The band started as a duo in the late 1990s when lead vocalist and ‘utility woman’, Emily Haines, started writing music with lead guitarist and back-up vocalist, James (or, ‘Jimmy’) Shaw. After releasing their first (and self-titled) EP under the name Mainstream, Haines and Shaw went on to write and collaborate with producers from New York and London until they signed a record deal with Restless Records in the US in 2000 (they changed the name to Metric one night when they saw the way the word looked on Shaw’s keyboard screen).
Joshua Winstead (bass) and Joules Scott-Key (drums) joined shortly thereafter, helping to produce their first officially released and recorded album, Old World Underground, Where Are You Now?, in 2003 with independent Canadian label, Everloving Records. The record was a success, launching them into stardom; since then, Metric has continued to put out critically acclaimed and commercially successful albums from Live It Out in 2005 to Fantasies in 2009, up to their latest album release, Pagans In Vegas (2015).
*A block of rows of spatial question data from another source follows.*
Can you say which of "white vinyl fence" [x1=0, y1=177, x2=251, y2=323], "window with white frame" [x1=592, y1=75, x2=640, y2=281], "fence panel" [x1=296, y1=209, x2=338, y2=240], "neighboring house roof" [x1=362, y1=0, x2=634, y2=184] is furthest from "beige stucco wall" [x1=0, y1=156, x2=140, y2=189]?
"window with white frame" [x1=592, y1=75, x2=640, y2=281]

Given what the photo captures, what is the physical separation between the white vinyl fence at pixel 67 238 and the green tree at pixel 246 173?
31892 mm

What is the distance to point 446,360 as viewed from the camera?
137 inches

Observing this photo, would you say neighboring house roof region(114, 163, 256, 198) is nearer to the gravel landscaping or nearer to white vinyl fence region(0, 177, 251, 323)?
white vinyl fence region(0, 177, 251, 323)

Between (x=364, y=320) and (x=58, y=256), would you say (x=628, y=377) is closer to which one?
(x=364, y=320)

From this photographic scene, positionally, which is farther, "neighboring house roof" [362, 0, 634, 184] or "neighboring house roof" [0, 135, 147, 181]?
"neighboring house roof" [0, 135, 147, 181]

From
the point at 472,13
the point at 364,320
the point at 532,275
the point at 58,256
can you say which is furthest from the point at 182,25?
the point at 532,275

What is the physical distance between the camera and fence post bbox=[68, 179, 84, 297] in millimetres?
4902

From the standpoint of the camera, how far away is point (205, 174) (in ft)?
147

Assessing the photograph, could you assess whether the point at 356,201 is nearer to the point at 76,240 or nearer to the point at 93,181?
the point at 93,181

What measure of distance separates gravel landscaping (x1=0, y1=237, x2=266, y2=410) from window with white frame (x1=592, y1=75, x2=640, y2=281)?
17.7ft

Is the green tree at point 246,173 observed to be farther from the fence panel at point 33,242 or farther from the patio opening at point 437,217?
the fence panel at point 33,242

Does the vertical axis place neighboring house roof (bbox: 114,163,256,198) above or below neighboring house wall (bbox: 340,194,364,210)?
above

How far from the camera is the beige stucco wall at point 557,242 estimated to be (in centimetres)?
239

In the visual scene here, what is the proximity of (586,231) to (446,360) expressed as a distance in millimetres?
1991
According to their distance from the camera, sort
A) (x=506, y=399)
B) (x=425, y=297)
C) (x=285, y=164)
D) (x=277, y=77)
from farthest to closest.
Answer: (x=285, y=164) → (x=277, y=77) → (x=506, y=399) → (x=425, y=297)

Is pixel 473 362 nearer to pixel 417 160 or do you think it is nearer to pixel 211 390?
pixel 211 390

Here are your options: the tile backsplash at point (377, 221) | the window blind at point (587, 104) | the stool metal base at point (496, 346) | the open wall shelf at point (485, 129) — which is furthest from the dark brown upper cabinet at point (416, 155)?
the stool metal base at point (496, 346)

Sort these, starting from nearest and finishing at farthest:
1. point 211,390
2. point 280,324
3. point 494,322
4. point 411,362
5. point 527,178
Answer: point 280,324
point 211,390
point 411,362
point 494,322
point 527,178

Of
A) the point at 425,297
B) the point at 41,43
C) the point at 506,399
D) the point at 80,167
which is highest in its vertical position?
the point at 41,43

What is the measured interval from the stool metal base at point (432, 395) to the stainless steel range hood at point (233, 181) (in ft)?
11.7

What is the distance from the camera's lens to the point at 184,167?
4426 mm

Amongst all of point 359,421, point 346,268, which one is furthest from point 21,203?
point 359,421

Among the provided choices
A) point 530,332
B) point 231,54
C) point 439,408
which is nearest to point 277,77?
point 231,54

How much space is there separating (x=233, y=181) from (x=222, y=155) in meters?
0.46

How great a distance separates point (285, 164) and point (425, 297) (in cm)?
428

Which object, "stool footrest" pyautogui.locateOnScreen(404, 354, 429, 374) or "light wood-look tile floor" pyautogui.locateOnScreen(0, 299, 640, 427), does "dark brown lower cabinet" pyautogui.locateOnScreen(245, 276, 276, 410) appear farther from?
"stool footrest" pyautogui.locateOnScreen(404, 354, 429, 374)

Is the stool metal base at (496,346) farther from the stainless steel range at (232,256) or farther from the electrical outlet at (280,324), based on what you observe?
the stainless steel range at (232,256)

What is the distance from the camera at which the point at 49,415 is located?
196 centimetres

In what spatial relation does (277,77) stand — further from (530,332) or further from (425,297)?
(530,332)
Metric has seen their songs featured on US Billboard charts, films, TV shows and video game soundtracks, has been nominated for the Polaris Music Prize and won several Juno Awards. With the versatility of Haines as a vocalist and the band as a whole, there’s no stopping Metric in the kind of success they will have in the future: from punk to rock to dance-pop to electronica, they have mastered it all.
This song is the classic representation of Metric’s style: guitar riffs, synth pop sounds, high energy drums and breathy vocals, all eloquently combined to form a sound made to get that foot-tapping and body dancing.
The lead single from Metric’s fourth album, Fantasies, was released digitally in 2008 before the officially drop of the album in 2009, and is one of their most well-known songs, featured on TV series, movies and a video game soundtrack.
‘Gold Guns Girls’ makes a fierce appearance on the otherwise downtempo album, Fantasies, with a fast beat, rapid drums and electric guitar riffs reminiscent of old school punk that set the stage for many years of the 1990s music scene. Inspired by the film Scarface, lead singer Emily Haines wrote lyrics around the idea of greed, repeatedly singing the catchy phrase ‘is it ever gonna be enough’, and coming at you strong.
Another hit from Fantasies, ‘Gimme Sympathy’ boasts a synth-pop sound and catchy beat, complimented by Haines’ vocals. This song is high energy, the way Metric usually serves it, making for the perfect alternative dance song.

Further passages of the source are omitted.